[[ SELECTED TEXT, beginning ]]
It is not that uncertainty and precarity suddenly landed upon our lives in 2020 with the pandemic. It is that our coping mechanism, to ignore the uncertainty and precarity that we live with constantly, was no longer a viable solution. In those early days, works like Ricardo Levins Morales’ prints were a salve that came right when some of us most needed it. My own art explored new ways of living in these conditions: reflecting mutual aid networks, self-care, resiliency and healing.

In our enforced “social distancing” we reached out to friends we hadn’t spoken with in ages, we held dinners on our sidewalks, banged pots at 7pm, while ICUs reached capacity and the rest of us could barely imagine the trauma of nurses and health workers in the midst of this. Personally, my family was relatively lucky: in this last year, from age not from COVID, I lost an aunt, my partner lost another close aunt, and another more distant uncle probably from a combination of age and COVID. A good friend left us, the indirect result of the social alienation imposed by the pandemic. But every day we hear another story of deep loss due to COVID and the social, racial, emotional, and economic impacts of this moment we are living in.
[[ SELECTED TEXT, end ]]
[[ INFORMATION SHOWN, beginning ]]
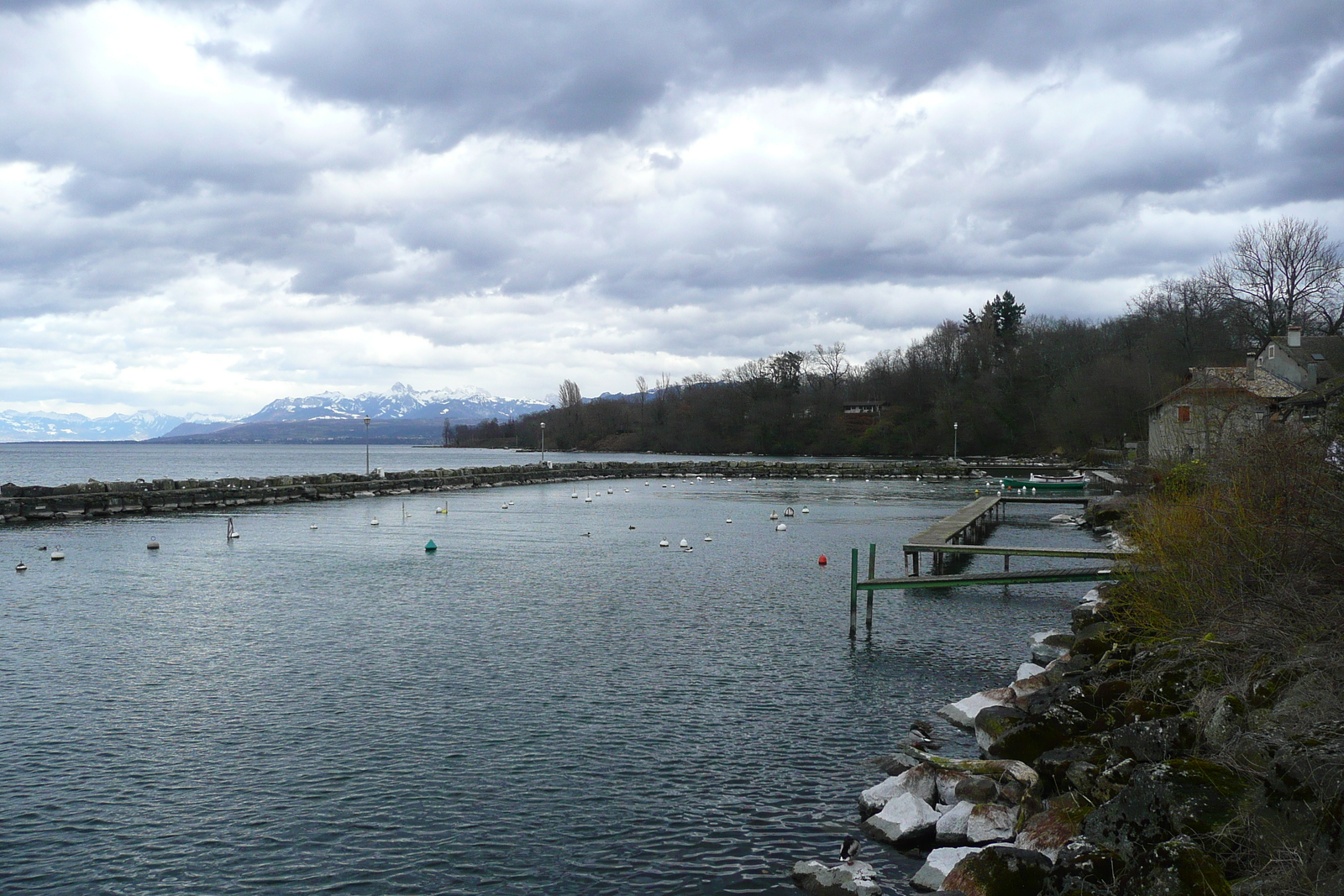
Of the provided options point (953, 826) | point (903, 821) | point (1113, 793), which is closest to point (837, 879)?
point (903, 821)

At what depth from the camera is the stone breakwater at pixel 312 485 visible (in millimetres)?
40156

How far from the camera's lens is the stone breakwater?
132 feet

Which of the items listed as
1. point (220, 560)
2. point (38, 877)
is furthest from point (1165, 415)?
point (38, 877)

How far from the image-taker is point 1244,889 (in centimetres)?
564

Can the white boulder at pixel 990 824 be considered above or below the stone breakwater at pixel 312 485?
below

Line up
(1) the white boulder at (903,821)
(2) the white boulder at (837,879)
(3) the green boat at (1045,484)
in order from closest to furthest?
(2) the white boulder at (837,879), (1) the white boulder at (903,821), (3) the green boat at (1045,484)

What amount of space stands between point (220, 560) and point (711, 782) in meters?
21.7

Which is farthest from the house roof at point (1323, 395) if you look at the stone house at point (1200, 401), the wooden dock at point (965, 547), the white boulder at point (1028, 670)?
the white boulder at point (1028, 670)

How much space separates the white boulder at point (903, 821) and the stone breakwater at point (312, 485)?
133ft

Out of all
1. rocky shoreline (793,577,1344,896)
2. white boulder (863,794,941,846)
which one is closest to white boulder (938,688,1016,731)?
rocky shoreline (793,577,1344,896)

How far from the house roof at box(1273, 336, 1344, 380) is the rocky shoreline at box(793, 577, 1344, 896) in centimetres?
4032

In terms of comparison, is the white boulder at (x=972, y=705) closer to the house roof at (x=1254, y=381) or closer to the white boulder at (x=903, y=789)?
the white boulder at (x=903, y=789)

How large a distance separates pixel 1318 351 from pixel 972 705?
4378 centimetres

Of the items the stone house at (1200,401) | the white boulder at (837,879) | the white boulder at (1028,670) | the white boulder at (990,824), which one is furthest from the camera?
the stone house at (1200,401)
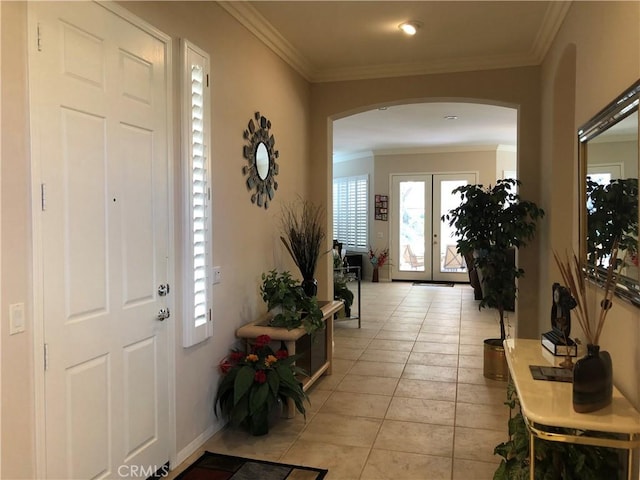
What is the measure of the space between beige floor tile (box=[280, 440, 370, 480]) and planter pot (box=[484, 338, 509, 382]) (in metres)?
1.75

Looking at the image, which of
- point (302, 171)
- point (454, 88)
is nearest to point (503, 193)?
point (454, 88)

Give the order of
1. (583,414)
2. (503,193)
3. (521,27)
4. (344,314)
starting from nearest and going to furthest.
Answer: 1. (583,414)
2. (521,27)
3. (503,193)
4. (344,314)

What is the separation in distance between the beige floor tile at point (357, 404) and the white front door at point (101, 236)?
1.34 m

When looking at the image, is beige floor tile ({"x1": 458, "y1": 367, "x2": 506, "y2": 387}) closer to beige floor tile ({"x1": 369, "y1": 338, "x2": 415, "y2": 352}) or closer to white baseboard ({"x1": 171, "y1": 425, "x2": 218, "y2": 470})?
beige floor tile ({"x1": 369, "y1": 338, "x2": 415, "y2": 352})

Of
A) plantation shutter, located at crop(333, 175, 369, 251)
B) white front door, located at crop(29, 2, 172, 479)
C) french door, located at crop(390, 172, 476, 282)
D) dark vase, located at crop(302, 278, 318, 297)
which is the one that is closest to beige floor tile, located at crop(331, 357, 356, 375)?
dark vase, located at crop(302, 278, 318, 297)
[[ INFORMATION SHOWN, end ]]
### WORK INSTRUCTION 1
According to the pandemic passage, whose prints were a salve in the early days?
### WORK INSTRUCTION 2
Reproduce word for word the part of the pandemic passage that opens with the words containing "It is not that" and closes with "resiliency and healing.".
The records are material apart from the pandemic passage.

### REPLY 1
Ricardo Levins Morales

### REPLY 2
It is not that uncertainty and precarity suddenly landed upon our lives in 2020 with the pandemic. It is that our coping mechanism, to ignore the uncertainty and precarity that we live with constantly, was no longer a viable solution. In those early days, works like Ricardo Levins Morales’ prints were a salve that came right when some of us most needed it. My own art explored new ways of living in these conditions: reflecting mutual aid networks, self-care, resiliency and healing.